*The input*:
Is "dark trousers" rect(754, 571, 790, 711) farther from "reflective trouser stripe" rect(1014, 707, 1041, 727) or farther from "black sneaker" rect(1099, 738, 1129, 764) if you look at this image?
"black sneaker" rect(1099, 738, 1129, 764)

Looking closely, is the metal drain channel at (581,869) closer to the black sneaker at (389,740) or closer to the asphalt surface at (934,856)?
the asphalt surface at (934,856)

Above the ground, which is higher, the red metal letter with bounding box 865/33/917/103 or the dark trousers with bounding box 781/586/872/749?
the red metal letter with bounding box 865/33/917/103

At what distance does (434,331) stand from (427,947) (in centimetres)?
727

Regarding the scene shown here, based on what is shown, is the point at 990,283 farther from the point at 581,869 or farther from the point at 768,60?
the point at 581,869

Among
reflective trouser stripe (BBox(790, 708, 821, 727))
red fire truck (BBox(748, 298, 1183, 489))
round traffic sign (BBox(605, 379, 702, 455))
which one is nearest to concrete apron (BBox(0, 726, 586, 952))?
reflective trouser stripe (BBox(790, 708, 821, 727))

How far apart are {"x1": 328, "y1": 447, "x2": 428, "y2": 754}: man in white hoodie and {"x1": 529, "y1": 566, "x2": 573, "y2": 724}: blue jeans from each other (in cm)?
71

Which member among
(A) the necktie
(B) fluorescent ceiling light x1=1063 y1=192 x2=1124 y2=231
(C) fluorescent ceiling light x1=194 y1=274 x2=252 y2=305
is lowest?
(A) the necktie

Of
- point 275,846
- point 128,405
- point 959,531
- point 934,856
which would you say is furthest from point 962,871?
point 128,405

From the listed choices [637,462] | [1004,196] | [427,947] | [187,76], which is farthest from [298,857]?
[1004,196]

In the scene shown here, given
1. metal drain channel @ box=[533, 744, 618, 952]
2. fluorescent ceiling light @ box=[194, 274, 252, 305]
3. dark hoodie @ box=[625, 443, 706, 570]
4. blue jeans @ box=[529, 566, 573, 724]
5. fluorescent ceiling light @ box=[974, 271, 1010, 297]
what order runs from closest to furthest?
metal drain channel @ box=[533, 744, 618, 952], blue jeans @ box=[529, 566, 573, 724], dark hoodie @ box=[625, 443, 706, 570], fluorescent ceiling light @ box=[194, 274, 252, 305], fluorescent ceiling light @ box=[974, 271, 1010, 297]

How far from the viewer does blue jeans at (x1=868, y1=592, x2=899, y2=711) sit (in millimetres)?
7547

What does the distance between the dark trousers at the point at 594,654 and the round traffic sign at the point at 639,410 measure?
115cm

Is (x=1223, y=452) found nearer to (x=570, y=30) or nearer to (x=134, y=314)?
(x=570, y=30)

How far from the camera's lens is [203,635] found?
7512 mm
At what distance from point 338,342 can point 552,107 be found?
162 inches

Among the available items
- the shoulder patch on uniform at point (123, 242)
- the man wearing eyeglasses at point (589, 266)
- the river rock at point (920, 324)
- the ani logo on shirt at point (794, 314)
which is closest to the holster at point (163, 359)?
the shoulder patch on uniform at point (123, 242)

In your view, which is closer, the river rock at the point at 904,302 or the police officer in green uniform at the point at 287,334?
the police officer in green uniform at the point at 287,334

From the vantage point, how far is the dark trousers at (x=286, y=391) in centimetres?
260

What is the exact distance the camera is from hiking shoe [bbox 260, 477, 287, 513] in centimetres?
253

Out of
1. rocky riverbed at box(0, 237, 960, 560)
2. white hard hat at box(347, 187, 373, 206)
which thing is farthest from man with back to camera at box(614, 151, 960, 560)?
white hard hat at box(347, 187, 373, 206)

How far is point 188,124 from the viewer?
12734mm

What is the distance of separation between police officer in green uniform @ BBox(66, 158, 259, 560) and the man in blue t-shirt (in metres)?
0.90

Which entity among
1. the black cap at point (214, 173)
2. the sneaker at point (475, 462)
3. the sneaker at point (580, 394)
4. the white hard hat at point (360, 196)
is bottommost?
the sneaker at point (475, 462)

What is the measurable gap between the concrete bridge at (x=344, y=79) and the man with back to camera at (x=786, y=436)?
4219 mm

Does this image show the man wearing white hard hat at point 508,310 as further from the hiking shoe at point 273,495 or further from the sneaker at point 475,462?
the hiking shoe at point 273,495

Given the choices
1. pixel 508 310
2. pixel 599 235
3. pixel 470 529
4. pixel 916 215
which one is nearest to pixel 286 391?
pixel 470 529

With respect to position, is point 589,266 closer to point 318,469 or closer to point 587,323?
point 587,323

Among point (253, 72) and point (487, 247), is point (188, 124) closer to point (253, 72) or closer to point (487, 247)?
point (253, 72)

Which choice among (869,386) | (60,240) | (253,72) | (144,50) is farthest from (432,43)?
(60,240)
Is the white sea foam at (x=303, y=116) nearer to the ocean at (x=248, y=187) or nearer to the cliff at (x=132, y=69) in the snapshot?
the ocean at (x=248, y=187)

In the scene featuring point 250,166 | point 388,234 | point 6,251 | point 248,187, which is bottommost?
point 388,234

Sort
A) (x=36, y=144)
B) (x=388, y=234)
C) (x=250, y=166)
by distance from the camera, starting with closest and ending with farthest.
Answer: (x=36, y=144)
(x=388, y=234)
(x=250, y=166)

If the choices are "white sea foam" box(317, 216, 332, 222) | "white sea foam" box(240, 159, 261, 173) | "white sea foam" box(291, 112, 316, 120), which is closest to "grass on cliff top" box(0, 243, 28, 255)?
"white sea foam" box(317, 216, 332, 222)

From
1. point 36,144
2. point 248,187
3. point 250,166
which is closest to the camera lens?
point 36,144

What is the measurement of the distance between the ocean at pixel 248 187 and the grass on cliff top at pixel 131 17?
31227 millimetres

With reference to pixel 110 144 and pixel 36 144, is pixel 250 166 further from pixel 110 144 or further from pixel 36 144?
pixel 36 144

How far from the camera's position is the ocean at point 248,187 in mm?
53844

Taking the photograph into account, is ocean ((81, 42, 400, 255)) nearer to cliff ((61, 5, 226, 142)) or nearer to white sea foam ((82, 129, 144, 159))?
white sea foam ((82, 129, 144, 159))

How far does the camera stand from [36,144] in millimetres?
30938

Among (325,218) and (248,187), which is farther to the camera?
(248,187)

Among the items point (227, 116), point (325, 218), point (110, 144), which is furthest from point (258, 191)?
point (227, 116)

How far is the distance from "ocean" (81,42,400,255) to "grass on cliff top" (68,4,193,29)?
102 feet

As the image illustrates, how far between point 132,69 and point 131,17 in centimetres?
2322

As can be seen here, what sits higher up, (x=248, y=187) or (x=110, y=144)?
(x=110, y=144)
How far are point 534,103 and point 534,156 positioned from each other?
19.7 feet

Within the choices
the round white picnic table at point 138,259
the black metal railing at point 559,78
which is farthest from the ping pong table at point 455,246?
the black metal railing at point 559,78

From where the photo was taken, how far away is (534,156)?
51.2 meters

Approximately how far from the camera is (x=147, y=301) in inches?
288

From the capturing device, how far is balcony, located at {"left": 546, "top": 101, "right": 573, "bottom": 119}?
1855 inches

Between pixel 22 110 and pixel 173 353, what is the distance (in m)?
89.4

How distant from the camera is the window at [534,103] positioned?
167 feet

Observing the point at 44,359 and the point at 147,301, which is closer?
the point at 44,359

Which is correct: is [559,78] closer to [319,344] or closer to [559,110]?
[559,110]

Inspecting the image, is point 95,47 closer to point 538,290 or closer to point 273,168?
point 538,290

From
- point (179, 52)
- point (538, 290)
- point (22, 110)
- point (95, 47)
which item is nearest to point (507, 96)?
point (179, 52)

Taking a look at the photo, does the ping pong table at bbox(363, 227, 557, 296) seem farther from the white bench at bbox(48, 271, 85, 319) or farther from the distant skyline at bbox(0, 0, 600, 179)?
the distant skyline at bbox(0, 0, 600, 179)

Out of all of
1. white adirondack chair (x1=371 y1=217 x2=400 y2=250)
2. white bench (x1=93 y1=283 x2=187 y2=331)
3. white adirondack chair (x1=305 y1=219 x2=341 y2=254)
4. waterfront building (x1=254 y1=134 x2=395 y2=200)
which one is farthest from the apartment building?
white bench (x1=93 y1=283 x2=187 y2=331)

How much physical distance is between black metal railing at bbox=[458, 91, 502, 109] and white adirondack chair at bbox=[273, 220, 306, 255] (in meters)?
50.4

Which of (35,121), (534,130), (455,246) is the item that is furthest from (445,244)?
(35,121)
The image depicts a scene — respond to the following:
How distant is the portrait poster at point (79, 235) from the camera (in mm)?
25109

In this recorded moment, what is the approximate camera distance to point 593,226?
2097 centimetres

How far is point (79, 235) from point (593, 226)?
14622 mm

*Exercise objective*:
Starting with the line that contains "The image depicts" and going on through the end of the listing, rewrite those lines, changing "camera" to "viewer" and leaving everything else as it is.

*Task answer*:
The image depicts a scene — respond to the following:
How distant is the portrait poster at point (79, 235) from the viewer (in mm)?
25109

In this recorded moment, what is the approximate viewer distance to point 593,226?
2097 centimetres

How far is point (79, 235) from point (593, 226)?
14622 mm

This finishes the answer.